第4回:『The Good Life:Till Bronner』(ソニー・ミュージック:88875187202)

今回は男性のトランペット奏者、『ティル・ブレナー』のご紹介です。

彼は1971年にドイツで生まれています。
9歳でトランペットを習い始めると、その才能がすぐに開花し、国内のコンクールで優勝します。
更に、15歳の時にジャズ・コンテストで優勝し、連邦ジャズ・オーケストラに最年少で参加することになります。

大学は名門ケルン音楽大学で、若干20歳でベルリン拠点のビッグバンドで活動を始めます。
そして、1993年にCDデビューし、1999年に発売したアルバムがスイングジャーナル誌のゴールド・ディスクに選定されると、日本でも知られるようになります。

そんな彼が2016年に発表したのが今回のCD『ザ・グッド・ライフ』です。

トランペットというとうるさい楽器のように思われる方もいらっしゃるかもしれませんが、彼がこのアルバムで出す音は落ち着きのあるしっとりとした音色です。
しかも、歌えます。
『歌うトランぺッター』です。
その声はかなり渋いです。

では、曲順をご紹介します。

1:The Good Life
2:Sweet Lorraine
3:For All We Know
4:Come Dance with Me
5:Change Partners
6:Love is Here to Stay
7:I Loves You,Porgy
8:I May be Wrong
9:O Que Resta
10:I’m Confessin’ that I Love You
11:I’ll be Seeing You
12:Her Smile
13:In the Wee Small Hours of the Morning

1曲目のアルバムタイトル曲『The Good Life』はミュート(楽器の先端に器具を取り付けて音色を変化させる)したトランペットの音で始まります。

**提供データ**.
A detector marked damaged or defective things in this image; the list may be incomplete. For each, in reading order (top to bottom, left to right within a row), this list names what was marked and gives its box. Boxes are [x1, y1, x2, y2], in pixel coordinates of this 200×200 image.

**課題の指示**.
ページ抜粋のうち、「今回は男性のトランペット奏者、『ティル・ブレナー』のご紹介です。」で始まり「そんな彼が2016年に発表したのが今回のCD『ザ・グッド・ライフ』です。」で終わる部分を、一字も変えずに書き写してください。 データではなく、ページ抜粋の記述だけを手がかりにしてください。

**解答**.
今回は男性のトランペット奏者、『ティル・ブレナー』のご紹介です。

彼は1971年にドイツで生まれています。
9歳でトランペットを習い始めると、その才能がすぐに開花し、国内のコンクールで優勝します。
更に、15歳の時にジャズ・コンテストで優勝し、連邦ジャズ・オーケストラに最年少で参加することになります。

大学は名門ケルン音楽大学で、若干20歳でベルリン拠点のビッグバンドで活動を始めます。
そして、1993年にCDデビューし、1999年に発売したアルバムがスイングジャーナル誌のゴールド・ディスクに選定されると、日本でも知られるようになります。

そんな彼が2016年に発表したのが今回のCD『ザ・グッド・ライフ』です。